[Stored data]
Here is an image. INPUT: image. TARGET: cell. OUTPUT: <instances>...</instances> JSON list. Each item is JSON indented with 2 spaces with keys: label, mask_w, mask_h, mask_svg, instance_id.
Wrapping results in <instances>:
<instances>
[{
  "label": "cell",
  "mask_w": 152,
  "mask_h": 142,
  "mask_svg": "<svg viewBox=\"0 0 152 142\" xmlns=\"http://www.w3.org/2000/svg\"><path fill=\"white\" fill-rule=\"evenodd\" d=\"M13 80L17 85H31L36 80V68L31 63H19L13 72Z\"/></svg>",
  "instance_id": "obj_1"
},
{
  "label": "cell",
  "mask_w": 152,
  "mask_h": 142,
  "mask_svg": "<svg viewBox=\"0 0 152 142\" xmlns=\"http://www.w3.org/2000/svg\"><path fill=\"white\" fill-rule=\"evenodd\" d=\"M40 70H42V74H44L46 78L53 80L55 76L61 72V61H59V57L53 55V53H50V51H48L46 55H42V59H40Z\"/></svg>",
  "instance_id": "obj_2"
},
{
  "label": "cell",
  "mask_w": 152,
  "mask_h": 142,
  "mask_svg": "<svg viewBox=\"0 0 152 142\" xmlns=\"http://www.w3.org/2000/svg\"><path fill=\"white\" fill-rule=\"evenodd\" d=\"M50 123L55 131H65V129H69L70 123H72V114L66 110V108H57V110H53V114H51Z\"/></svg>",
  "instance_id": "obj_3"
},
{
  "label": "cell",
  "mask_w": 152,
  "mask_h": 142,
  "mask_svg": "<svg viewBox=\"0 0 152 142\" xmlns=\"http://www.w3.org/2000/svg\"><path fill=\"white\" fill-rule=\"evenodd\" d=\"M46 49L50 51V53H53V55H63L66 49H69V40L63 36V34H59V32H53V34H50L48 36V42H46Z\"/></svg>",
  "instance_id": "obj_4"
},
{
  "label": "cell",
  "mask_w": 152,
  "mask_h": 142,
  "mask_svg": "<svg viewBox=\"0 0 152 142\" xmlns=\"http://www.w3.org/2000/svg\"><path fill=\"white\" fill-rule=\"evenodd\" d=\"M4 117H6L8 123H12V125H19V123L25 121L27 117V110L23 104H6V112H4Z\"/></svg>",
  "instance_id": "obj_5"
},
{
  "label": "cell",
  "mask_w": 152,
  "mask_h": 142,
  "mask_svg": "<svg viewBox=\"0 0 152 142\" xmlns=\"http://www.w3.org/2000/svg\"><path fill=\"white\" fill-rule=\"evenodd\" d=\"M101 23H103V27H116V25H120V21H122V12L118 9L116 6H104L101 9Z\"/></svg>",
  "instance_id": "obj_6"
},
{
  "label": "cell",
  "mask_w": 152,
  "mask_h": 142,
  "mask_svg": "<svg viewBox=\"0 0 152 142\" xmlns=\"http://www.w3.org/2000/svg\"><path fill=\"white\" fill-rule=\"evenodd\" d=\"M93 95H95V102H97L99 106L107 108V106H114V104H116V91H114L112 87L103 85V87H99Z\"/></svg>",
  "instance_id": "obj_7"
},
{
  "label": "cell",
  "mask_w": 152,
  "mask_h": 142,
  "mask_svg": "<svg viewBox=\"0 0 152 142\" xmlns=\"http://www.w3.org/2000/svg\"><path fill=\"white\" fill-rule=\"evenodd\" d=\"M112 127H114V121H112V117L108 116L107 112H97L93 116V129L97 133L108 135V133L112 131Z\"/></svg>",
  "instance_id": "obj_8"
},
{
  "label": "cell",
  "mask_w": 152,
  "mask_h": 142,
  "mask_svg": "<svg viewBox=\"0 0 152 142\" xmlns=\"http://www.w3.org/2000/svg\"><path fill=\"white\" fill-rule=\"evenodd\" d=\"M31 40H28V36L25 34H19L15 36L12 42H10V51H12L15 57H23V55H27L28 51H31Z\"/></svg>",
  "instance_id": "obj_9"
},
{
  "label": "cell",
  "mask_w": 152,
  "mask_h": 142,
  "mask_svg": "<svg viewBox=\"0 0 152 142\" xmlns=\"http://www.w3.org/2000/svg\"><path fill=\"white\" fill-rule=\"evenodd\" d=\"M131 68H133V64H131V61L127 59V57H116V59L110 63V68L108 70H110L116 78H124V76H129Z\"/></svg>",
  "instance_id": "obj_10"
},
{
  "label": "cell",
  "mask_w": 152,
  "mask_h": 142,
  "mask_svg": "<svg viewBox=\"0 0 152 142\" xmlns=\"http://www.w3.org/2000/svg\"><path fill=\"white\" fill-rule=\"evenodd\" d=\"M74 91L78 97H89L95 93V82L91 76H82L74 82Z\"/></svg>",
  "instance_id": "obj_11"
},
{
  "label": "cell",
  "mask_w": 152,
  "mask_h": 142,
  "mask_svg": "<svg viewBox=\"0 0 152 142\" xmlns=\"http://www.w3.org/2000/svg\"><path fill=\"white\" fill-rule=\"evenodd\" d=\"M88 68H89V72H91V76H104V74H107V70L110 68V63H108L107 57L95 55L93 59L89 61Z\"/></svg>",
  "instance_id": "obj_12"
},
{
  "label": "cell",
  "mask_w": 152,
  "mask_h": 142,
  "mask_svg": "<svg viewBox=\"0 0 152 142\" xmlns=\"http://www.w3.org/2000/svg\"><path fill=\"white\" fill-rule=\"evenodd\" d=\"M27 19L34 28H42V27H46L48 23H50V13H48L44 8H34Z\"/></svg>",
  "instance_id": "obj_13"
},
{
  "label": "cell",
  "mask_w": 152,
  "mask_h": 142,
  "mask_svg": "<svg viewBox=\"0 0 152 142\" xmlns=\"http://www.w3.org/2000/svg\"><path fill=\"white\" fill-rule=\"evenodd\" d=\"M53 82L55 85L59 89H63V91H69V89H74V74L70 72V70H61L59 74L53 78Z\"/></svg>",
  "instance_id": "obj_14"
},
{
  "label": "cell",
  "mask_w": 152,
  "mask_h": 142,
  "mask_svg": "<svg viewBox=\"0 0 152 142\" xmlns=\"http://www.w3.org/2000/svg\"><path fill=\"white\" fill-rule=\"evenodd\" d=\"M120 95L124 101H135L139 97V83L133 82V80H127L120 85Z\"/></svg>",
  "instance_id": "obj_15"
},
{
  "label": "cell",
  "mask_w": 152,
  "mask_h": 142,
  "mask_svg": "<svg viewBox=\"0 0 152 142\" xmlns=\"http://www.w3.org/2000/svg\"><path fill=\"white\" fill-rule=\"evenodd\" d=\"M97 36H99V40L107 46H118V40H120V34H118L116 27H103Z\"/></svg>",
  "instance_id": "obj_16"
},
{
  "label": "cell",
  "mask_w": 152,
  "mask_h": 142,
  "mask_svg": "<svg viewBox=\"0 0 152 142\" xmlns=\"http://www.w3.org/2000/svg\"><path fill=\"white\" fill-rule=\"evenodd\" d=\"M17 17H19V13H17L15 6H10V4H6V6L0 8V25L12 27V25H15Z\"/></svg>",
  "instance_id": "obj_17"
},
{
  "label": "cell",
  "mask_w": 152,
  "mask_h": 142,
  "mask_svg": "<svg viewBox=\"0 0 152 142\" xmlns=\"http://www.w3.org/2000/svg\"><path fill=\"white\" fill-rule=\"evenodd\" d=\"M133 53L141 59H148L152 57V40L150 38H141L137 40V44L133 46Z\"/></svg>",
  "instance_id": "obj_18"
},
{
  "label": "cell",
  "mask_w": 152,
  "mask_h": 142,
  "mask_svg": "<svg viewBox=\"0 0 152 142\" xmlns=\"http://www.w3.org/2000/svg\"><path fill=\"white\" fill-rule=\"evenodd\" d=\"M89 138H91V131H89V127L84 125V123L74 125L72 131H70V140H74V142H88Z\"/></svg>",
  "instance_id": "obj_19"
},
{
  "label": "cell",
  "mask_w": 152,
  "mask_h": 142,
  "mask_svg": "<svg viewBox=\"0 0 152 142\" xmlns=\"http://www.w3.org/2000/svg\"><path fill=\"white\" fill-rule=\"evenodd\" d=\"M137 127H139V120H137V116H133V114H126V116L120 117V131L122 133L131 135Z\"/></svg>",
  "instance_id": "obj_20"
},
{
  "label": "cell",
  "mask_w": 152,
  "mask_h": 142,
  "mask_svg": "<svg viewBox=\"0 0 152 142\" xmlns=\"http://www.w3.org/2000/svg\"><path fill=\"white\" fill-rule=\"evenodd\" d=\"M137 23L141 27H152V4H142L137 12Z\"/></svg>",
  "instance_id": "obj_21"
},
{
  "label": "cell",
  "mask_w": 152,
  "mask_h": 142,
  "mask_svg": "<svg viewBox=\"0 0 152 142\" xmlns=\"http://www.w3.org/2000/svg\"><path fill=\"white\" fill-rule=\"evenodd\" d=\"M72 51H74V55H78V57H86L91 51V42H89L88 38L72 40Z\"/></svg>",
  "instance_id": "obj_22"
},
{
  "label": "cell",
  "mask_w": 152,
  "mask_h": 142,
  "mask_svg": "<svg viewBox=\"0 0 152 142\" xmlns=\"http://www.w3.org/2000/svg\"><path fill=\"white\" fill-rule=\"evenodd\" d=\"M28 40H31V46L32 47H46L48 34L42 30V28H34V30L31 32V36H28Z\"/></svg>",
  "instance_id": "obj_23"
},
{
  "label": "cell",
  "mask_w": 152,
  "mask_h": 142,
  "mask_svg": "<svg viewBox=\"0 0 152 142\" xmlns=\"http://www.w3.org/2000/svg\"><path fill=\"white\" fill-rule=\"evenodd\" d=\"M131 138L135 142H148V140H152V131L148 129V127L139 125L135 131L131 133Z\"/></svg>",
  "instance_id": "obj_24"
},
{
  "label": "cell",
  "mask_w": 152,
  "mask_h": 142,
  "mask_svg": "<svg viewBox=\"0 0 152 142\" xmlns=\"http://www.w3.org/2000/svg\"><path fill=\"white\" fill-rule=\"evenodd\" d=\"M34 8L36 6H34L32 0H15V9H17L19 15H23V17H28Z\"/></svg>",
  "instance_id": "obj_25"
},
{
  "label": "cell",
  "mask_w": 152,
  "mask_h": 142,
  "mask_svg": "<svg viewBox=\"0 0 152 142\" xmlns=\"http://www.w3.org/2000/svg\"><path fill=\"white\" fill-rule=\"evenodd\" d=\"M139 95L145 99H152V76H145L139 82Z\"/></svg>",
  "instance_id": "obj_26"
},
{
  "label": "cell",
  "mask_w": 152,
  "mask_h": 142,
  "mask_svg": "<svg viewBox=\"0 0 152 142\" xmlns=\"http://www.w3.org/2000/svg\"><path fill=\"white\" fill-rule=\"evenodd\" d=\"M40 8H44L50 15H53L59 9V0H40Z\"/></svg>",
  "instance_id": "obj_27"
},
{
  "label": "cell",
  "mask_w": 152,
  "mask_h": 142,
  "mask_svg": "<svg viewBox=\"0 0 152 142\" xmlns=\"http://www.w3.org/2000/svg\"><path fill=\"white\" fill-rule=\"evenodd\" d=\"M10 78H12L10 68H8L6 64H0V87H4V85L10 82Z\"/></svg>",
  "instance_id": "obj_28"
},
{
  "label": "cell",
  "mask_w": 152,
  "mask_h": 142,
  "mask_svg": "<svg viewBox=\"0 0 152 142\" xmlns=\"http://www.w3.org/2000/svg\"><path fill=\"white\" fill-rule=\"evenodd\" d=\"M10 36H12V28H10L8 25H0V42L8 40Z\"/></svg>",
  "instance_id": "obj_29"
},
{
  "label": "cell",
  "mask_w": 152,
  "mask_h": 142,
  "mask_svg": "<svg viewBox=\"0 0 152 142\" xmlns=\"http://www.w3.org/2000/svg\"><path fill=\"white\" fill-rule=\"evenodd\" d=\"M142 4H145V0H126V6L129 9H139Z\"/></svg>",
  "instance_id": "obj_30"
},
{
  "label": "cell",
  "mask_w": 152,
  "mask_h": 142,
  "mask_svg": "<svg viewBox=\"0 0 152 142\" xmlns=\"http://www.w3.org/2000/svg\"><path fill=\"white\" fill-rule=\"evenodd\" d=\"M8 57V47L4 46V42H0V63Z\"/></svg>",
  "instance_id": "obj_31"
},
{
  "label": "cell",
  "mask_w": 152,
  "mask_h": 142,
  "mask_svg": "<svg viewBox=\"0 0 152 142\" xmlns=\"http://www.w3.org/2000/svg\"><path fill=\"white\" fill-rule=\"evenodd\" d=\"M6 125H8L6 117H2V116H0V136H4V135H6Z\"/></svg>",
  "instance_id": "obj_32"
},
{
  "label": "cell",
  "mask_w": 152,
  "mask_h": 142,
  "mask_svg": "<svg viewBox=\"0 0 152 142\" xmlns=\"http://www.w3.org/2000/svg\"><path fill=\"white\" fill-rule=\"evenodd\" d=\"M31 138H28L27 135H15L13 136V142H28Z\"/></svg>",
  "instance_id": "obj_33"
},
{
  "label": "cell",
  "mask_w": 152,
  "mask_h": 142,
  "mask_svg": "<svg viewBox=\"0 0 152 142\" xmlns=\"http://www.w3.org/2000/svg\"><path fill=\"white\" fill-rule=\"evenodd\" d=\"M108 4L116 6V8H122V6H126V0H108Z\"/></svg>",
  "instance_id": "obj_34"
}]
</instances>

> Set exercise: Locate every line of the material that contains the string "instances", matching case exactly, and copy each of those lines in full.

> Answer to this exercise:
Here is an image. INPUT: image. TARGET: cell. OUTPUT: <instances>...</instances> JSON list. Each item is JSON indented with 2 spaces with keys: label, mask_w, mask_h, mask_svg, instance_id.
Wrapping results in <instances>:
<instances>
</instances>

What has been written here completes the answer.